Exactly reproduce the lines from the line bearing "From the provided" through the end of the listing, inclusive of both; pictures are to be omitted.

(Spatial reasoning question data)
::::::::::
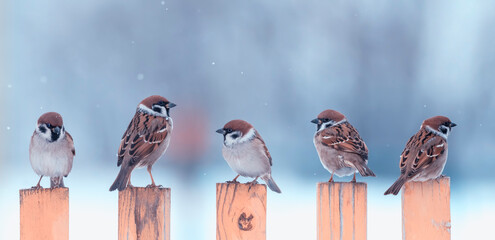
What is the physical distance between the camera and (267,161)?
11.3 feet

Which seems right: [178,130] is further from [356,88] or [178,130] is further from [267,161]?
[267,161]

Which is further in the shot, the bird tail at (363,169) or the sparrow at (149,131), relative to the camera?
the bird tail at (363,169)

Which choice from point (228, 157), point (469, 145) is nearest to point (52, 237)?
point (228, 157)

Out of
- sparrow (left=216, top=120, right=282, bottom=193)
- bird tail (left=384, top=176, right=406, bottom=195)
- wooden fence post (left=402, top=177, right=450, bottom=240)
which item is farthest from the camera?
sparrow (left=216, top=120, right=282, bottom=193)

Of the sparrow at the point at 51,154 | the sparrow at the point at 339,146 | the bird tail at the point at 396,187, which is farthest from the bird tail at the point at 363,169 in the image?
the sparrow at the point at 51,154

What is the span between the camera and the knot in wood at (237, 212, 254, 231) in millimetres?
2670

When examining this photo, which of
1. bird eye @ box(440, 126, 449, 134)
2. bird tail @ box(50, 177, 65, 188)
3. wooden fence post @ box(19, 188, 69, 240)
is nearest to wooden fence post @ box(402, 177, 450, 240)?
bird eye @ box(440, 126, 449, 134)

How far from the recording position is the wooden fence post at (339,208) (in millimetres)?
2719

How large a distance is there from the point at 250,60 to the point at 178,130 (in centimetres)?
137

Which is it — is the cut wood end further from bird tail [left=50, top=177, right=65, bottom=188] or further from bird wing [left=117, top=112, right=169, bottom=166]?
bird tail [left=50, top=177, right=65, bottom=188]

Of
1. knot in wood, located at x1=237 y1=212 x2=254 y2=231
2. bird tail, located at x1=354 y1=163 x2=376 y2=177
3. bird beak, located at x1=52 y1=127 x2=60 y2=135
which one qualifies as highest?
bird beak, located at x1=52 y1=127 x2=60 y2=135

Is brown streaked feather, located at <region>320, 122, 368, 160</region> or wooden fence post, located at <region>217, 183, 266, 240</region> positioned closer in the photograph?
wooden fence post, located at <region>217, 183, 266, 240</region>

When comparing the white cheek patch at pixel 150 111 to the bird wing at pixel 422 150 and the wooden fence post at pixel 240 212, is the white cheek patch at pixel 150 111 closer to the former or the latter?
the wooden fence post at pixel 240 212

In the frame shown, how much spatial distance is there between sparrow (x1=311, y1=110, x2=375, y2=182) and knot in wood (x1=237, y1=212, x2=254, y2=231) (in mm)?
1152
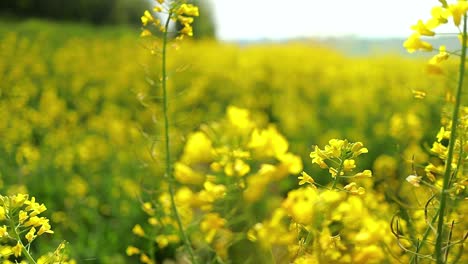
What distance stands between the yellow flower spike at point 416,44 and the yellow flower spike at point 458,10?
0.09m

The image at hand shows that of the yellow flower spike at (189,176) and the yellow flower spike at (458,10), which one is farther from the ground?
the yellow flower spike at (458,10)

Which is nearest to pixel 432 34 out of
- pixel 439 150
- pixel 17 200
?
pixel 439 150

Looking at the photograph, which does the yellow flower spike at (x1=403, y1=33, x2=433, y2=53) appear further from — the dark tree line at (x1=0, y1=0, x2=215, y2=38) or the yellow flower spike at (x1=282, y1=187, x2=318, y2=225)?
the dark tree line at (x1=0, y1=0, x2=215, y2=38)

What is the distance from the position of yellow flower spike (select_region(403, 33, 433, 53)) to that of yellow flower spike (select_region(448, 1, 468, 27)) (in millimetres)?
90

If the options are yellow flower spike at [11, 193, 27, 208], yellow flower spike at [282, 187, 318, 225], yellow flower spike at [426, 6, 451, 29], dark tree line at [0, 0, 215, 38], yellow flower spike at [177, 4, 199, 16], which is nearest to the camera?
yellow flower spike at [282, 187, 318, 225]

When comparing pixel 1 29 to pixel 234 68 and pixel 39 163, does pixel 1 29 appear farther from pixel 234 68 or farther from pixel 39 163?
pixel 39 163

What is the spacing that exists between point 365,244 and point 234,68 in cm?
1119

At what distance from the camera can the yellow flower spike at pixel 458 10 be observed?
103 centimetres

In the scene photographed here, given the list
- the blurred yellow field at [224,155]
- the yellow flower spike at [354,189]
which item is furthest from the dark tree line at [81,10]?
the yellow flower spike at [354,189]

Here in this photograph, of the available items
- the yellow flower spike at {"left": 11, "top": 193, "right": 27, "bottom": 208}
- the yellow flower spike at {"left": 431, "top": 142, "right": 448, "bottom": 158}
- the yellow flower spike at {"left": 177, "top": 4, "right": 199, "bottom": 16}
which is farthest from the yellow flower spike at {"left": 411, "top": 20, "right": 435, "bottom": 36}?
the yellow flower spike at {"left": 11, "top": 193, "right": 27, "bottom": 208}

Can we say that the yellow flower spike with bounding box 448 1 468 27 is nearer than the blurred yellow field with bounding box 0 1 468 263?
Yes

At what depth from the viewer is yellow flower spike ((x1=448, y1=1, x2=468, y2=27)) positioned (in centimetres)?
103

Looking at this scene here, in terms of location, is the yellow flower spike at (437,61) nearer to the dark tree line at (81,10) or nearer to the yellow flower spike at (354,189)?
the yellow flower spike at (354,189)

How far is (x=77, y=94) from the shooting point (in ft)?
31.0
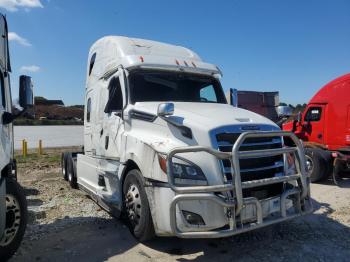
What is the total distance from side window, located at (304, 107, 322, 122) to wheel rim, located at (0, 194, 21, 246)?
9.75m

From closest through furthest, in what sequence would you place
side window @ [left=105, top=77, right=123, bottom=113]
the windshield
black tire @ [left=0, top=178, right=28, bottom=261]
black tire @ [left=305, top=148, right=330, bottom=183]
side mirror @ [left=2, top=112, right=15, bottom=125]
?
1. black tire @ [left=0, top=178, right=28, bottom=261]
2. side mirror @ [left=2, top=112, right=15, bottom=125]
3. the windshield
4. side window @ [left=105, top=77, right=123, bottom=113]
5. black tire @ [left=305, top=148, right=330, bottom=183]

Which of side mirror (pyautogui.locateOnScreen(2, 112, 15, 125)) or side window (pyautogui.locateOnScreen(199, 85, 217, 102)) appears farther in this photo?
side window (pyautogui.locateOnScreen(199, 85, 217, 102))

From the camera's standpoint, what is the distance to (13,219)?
16.0 feet

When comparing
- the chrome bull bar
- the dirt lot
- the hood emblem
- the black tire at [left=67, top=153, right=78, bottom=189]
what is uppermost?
the hood emblem

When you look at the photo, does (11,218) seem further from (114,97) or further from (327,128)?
(327,128)

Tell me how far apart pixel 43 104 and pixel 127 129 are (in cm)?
3238

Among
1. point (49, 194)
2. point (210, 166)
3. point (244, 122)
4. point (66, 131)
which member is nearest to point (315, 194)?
point (244, 122)

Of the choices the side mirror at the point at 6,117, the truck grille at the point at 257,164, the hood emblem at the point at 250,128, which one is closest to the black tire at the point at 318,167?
the truck grille at the point at 257,164

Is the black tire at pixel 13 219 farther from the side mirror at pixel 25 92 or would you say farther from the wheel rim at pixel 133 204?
the wheel rim at pixel 133 204

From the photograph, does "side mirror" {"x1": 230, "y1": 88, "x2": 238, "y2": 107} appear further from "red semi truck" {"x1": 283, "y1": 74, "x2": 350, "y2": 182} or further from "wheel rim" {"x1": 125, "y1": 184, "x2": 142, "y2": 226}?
"red semi truck" {"x1": 283, "y1": 74, "x2": 350, "y2": 182}

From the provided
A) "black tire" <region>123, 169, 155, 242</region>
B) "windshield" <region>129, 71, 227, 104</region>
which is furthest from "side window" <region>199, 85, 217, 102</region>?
"black tire" <region>123, 169, 155, 242</region>

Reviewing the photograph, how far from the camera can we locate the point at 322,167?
34.0 ft

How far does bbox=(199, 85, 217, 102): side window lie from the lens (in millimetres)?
6776

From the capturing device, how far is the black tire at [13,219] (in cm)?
468
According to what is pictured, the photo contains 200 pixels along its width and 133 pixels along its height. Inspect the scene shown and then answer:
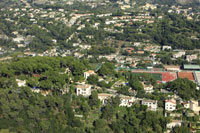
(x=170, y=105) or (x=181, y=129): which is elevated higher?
(x=181, y=129)

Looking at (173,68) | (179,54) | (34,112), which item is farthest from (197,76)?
(34,112)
::::::::::
*Exercise response*.
From the provided
A) "black tire" <region>123, 169, 155, 242</region>
B) "windshield" <region>129, 71, 227, 104</region>
which is furthest from "side window" <region>199, 85, 217, 102</region>?
"black tire" <region>123, 169, 155, 242</region>

Reviewing the photograph, how far from the camera can we locate the point at 322,167?
34.0 ft

How far does bbox=(199, 85, 217, 102): side window lie from the lens (in millimetres)?
6776

From the capturing device, how far is the black tire at [13,219] (in cm)?
468
According to what is pictured, the photo contains 200 pixels along its width and 133 pixels along its height. Inspect the scene shown and then answer:
(x=170, y=105) or (x=181, y=129): which is elevated higher?
(x=181, y=129)

Looking at (173,68) | (179,54) | (34,112), which item is farthest from (197,76)?
(34,112)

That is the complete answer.